The right renovations may not actually raise the price of the house for you to return your initial investment in the renovations. With the possible exception of putting in a new entry door, usually the increase in the price doesn’t recoup your expenses. However, your renovations can at least help you sell your home faster.

But did you know that in some cases, your renovations can really bring down the value of your home? Not only will your expensive changes result in a lower price for your house, but they can also make your house a lot less appealing for potential homebuyers. In some cases, it may even make your home unsellable.

If you’re planning to sell your home a few years down the road, here are some renovation rules you want to keep in mind:

  1. Don’t renovate without a permit. Regardless of what changes you want to do to your house, you want to make sure you get the proper permits first. Many places require permits before you can make major (or even minor) renovations. When it’s time for you to sell, many buyers will ask for copies of the permits for any renovations you may have done. Some places may also require inspections of the house first before any home sale is finalized. If you’ve had some renovation done without any permit, you may be fined, and the renovation may even have to be torn down and redone before it can be resold.
  2. Don’t put in a swimming pool. Yes, in some places in North America there are warm places where swimming pools are expected and perhaps even desired. But that’s’ generally not true farther up north in Canada. That’s because pool maintenance represents a rather pricey proposition, and up north these pools have to be opened and closed every year. It’s more of an expensive hassle than an asset. If buyers want a pool, they can put in one themselves. But for the most part, you’ll just scare off potential homebuyers.
  3. Don’t put in too much color. Well, actually you can if you want. You can put any color on your walls because it’s your house. But when it’s time for you to sell your home, you have to get those walls repainted with neutral colors. The same is true for any furnishings or appliances with an unusual color.
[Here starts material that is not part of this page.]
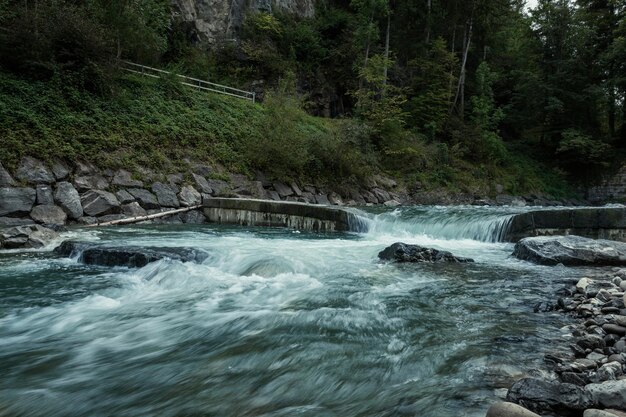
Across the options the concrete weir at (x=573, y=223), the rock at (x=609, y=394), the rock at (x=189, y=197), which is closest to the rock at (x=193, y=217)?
the rock at (x=189, y=197)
This is because neutral colors aren’t objectionable to most people. With too much color, a negative reaction is much more likely. Even if they can repaint the walls, their emotional reaction to the objectionable colors can keep them from liking your house.

  1. Don’t convert your garage. While it may seem to make sense save money by converting a garage into additional living space, it’s not something most homebuyers want. This is especially true up north in Canada. The garage won’t really feel comfy as an extra bedroom, while most people want a garage so their car is protected during the cold winter months.

Just keep in mind that your renovations aren’t just for you, even if you own your house. You have to think long-term and consider the preferences of your potential homebuyers in the future. If you’re thinking about renovating to improve the value of your home—you better stop. If you’re renovating to simply satisfy your whims, you need to understand that you’re not just paying for the renovation expense. You’re also paying by reducing the value of your home.